At this stage the prototype was still meant as a study/mock model hence I decided to produce the second prototype using the same method as the first.

The resulting model is one that is significantly lighter compared to the first prototype, both visually and material-wise. At the time of this report’s writing, there is already considerable sagging and bending of some of the thinner members of the second prototype, causing the model’s shape to distort. I attribute this behaviour to moisture absorption of the grey strawboard. This presents a new set of realization to the tower’s design: thermal expansion of the steel tubes used to build the tower.

 3rd Prototype

The third prototype is the next step into the detail design of the crown structure. With this iteration of the design I intended to use the secondary structure on the crown (which supports the PV panels) as the tensioning members for the crown structure, reducing the use of the relatively heavier truss tubes structures. The joints between the truss tubes also become hardpoints for fixing on the secondary structure.

For this prototyping exercise I went ahead with using the Selective Laser Sintering 3D printing technique as offered in the EOS Formiga P100 3D Printer to produce the joints and then using 3mm thick bamboo skewers, cut to size as the truss tubes for this prototype model. They were secured together using hot glue.

Cast acrylic sheets were made into the secondary structures using the laser engravers and then glued onto the 3D-printed parts. I did not make the acrylic panels for the entire prototype due to prohibitive costs of the acrylic sheets.

I then put the prototype to the test: placing loads (a 20mm thick plywood measuring 200mmx400mm) on top of the crown and measuring the deflection. As I did that, the thin acrylic members meant to take the tension loads broke. The structure did hold, however, due to the intrinsic flexibility and bending resistance of the bamboo skewers. The deflection was measured at about -12mm in the Z-Axis (the peripheral members of the crown was pressed down).

 

 4th Prototype

The fourth and final prototype presents the final iteration of the design. Learning from the previous iteration, I realized there needs to be a stronger tension member for the crown, while keeping structural weight penalties down. I looked to the possibilities of employing high-tension cables such as those used in suspension bridges to take up this job.

 

The prototype model for this iteration remained largely the same, using the same 3D-printed parts with just the addition of small holes to fit a thin nylon string through. I used 0.45mm thick nylon fishing strings to simulate the action of the tension cables.

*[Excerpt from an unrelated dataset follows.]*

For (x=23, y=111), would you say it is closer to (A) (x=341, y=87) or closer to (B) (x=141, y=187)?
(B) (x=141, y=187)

A similar test was done to this prototype, using the same load. The structure held and deflection was measured at approximately -8mm in the Z-Axis, indicating a slightly better performance.

 

The revised, thickened acrylic panels and secondary structures were then added onto the structure. There were some discrepancies between the laser-cut panels and the space allocated for the panels, likely due to mistakes and inaccuracies when cutting the bamboo skewers to size.

Conclusion

Rapid prototyping provided me with vital tactile and experiential feedback (as well as allowing me to experiment on the prototype models) where digital design is deficient in providing such information. The models aided me to gradually add-on details and systems and complexities to the model, helping me to advance faster in terms of detailed design for the crown and its components.

There is, however, still penalties when it comes to accuracy in spite of such high-tech machines – particularly due to human errors during assembly of the machine-produced parts. The machines are prone to inaccuracies of its own due to excessive use and some of its moving parts being heavily worn and becoming loose.

Despite all that, rapid prototyping techniques provided a way to quickly hold in my hands the object I designed and obtain from it valuable tactile feedback and even allowed me to conduct simple experiments on them, aiding along the design process.